TEXT TO READ.
+++

This section implements the evaluation function for our models.
It calculates metrics like mAP (mean Average Precision) on the test set
and visualizes predictions compared to ground truth.
"""

def evaluate_model(model, test_loader, device=device):
    """
    Evaluate the object detection model on the test set.

    This function performs a comprehensive evaluation of the model by:
    1. Calculating test loss
    2. Computing mAP (mean Average Precision) across all classes
    3. Visualizing predictions vs ground truth

    Args:
        model (torch.nn.Module): Model to evaluate
        test_loader (DataLoader): DataLoader for test data
        device (torch.device): Device to evaluate on ('cpu' or 'cuda')

    Returns:
        dict: Dictionary containing evaluation results:
            - test_loss: Average loss on test set
            - mAP: Mean Average Precision
            - ap_per_class: Average Precision for each class
    """
    #--------------------------
    # Setup
    #--------------------------
    # Move model to the specified device and set to evaluation mode
    model.to(device)
    model.eval()

    # Initialize test loss
    test_loss = 0

    #--------------------------
    # Collect Predictions and Ground Truths
    #--------------------------
    # Lists to store predictions and ground truths for mAP calculation
    all_pred_boxes = []    # Predicted bounding boxes
    all_pred_labels = []   # Predicted class labels
    all_pred_scores = []   # Predicted confidence scores
    all_gt_boxes = []      # Ground truth bounding boxes
    all_gt_labels = []     # Ground truth class labels

    # Disable gradient calculation for evaluation
    with torch.no_grad():
        # Iterate through batches in the test dataloader
        for images, targets in test_loader:
            # Move data to the specified device
            images = [image.to(device) for image in images]
            targets = [{k: v.to(device) for k, v in t.items()} for t in targets]

            #--------------------------
            # Calculate Test Loss
            #--------------------------
            # Forward pass with targets to get loss
            loss_dict = model(images, targets)

+++

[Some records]

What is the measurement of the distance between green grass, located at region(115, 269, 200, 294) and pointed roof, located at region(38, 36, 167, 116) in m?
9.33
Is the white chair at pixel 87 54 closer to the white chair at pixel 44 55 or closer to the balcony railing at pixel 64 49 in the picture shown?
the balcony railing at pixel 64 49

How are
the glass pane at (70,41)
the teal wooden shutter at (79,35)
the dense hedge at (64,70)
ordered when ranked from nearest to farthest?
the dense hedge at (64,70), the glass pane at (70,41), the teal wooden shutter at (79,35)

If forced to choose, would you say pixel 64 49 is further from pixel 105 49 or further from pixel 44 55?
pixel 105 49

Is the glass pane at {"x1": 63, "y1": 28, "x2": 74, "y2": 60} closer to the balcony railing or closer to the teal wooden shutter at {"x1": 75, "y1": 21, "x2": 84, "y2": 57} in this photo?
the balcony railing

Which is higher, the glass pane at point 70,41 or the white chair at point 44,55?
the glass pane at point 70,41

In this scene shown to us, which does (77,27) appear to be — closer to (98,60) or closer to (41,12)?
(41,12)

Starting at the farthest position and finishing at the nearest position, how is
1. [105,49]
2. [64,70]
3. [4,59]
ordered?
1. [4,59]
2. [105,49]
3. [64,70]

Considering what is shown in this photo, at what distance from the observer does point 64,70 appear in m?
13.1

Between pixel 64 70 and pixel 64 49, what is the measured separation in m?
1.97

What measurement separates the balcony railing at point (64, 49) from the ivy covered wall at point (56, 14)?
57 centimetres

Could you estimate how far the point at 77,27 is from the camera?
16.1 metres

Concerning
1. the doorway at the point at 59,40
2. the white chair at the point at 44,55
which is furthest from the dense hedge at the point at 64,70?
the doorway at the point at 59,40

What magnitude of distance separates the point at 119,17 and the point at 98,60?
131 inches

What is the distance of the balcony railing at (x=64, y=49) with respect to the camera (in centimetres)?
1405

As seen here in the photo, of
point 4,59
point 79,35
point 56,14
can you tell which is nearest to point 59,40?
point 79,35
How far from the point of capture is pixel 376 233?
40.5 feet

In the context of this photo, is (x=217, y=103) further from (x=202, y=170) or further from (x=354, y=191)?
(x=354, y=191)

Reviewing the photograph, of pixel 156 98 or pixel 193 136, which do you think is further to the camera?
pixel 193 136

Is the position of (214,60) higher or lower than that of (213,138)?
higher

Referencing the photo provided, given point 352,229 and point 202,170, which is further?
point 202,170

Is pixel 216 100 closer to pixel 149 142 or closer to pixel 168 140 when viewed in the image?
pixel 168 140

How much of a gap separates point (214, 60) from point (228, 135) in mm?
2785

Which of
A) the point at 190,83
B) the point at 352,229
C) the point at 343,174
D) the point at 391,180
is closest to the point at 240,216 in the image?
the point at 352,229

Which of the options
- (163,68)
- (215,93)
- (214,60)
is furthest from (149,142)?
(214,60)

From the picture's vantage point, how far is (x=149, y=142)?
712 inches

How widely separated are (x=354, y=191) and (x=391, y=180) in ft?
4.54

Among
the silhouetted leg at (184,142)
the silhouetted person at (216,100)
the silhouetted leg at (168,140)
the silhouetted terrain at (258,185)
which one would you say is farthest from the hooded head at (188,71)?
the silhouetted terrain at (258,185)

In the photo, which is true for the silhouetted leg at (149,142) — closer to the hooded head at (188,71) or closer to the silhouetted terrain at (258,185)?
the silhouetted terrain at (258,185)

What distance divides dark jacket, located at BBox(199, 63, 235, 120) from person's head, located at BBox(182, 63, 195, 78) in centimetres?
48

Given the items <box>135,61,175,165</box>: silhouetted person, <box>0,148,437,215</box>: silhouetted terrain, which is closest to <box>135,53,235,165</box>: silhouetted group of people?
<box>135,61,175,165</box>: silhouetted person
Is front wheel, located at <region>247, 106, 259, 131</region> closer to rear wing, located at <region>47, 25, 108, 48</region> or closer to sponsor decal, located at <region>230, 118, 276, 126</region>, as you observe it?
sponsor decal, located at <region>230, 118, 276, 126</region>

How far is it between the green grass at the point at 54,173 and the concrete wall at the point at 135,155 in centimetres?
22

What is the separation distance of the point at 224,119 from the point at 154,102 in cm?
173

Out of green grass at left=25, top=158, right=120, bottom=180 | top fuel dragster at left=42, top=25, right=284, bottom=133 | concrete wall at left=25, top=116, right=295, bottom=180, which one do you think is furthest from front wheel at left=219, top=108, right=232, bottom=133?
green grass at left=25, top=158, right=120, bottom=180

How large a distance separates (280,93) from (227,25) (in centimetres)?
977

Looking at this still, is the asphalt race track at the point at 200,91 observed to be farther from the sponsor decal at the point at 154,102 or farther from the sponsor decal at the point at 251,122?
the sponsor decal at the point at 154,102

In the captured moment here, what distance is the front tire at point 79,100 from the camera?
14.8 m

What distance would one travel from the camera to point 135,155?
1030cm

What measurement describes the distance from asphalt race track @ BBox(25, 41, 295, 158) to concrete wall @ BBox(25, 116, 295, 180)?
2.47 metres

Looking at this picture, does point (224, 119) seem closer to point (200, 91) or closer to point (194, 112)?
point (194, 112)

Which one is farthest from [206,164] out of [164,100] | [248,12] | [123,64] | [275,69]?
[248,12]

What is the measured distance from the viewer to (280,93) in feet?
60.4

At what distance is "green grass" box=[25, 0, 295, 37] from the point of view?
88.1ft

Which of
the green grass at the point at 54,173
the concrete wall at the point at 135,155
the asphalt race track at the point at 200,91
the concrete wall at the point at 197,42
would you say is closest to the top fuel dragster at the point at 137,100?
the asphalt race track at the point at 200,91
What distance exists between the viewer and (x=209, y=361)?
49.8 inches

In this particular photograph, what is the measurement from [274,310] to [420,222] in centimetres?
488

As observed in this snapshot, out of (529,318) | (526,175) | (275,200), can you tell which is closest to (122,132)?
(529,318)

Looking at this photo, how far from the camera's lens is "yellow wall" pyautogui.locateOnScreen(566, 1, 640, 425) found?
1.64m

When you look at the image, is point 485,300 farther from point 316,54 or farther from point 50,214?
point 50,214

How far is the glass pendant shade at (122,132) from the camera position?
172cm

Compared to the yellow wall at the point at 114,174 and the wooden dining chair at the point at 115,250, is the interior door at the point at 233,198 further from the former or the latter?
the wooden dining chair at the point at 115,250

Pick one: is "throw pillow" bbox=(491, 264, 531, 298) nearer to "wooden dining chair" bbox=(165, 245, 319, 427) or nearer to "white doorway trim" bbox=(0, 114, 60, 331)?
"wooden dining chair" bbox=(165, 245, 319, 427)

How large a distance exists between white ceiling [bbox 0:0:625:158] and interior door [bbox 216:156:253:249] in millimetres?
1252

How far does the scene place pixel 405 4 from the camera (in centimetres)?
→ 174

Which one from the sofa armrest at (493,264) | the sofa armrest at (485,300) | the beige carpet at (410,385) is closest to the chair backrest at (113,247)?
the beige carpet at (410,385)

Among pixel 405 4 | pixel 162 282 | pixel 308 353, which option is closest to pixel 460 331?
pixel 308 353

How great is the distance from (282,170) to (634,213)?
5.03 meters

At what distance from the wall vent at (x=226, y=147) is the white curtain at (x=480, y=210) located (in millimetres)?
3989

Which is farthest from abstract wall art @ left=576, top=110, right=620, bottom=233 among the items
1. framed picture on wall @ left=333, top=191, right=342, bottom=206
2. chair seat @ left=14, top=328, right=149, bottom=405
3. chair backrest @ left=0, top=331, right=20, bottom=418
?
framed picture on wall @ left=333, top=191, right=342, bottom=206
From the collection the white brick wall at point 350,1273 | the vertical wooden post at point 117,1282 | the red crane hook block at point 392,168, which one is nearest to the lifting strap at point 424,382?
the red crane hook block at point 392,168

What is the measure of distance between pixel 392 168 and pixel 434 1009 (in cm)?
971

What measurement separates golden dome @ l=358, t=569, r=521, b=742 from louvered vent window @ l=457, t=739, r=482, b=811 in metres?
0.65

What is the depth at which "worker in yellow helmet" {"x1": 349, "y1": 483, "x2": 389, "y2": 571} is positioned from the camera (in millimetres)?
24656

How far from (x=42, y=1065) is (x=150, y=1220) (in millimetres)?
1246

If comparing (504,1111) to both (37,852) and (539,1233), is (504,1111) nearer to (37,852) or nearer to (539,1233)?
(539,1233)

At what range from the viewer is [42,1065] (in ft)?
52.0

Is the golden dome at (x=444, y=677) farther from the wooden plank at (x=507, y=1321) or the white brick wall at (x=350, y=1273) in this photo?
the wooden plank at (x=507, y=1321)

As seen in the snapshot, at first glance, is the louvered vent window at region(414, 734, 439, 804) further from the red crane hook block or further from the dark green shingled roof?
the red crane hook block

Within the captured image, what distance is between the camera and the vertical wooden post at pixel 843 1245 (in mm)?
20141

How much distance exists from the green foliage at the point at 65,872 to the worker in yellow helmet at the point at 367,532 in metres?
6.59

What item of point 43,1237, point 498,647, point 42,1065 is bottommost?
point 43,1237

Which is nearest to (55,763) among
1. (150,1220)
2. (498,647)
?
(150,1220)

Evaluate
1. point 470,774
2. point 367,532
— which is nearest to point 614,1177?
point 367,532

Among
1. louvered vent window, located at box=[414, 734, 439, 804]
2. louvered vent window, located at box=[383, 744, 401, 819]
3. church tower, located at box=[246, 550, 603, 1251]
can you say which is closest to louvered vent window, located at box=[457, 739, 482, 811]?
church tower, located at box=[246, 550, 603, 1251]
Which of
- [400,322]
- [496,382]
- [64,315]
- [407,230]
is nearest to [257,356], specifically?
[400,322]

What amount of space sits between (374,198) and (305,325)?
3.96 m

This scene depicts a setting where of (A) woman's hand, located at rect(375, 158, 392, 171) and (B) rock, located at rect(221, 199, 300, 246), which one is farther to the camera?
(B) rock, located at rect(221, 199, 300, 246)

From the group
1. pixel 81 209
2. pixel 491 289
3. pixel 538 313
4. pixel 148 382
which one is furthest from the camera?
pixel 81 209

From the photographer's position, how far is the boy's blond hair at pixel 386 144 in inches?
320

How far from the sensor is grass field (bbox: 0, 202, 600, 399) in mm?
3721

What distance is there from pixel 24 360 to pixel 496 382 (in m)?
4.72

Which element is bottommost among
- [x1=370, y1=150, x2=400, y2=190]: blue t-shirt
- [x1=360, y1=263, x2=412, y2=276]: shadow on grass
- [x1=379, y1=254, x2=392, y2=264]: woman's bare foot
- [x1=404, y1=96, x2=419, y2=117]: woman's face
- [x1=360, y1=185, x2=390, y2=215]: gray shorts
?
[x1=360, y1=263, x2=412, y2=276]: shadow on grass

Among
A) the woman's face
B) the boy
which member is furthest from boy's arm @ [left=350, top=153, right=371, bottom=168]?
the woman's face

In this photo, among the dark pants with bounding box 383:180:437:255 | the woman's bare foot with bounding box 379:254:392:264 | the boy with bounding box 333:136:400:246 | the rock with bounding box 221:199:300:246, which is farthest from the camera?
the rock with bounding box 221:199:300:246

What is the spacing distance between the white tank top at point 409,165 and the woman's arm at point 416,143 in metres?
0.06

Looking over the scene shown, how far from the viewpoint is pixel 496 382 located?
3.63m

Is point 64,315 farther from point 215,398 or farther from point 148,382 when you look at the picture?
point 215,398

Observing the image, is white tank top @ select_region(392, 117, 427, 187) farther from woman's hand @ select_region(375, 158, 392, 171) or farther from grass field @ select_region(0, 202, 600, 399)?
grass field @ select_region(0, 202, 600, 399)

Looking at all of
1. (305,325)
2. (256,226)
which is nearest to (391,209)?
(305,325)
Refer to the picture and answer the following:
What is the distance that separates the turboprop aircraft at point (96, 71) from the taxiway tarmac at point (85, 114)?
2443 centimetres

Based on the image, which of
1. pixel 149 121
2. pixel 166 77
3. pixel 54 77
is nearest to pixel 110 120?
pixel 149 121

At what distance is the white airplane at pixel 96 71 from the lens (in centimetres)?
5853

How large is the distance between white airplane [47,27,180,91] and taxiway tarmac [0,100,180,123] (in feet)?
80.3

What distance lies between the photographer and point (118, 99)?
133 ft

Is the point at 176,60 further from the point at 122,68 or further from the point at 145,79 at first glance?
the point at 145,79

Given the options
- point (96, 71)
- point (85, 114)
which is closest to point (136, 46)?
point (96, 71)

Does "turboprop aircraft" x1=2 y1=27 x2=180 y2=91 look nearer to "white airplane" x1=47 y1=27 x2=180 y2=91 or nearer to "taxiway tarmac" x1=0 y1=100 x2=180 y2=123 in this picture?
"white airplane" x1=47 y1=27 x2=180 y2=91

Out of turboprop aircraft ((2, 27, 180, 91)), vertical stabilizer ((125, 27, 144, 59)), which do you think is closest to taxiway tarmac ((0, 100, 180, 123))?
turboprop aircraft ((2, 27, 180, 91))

+++

Translate this sentence from the evaluation code into Spanish: "Evaluate the object detection model on the test set."

RESULT FOR THIS TASK.
Evalúa el modelo de detección de objetos en el conjunto de prueba.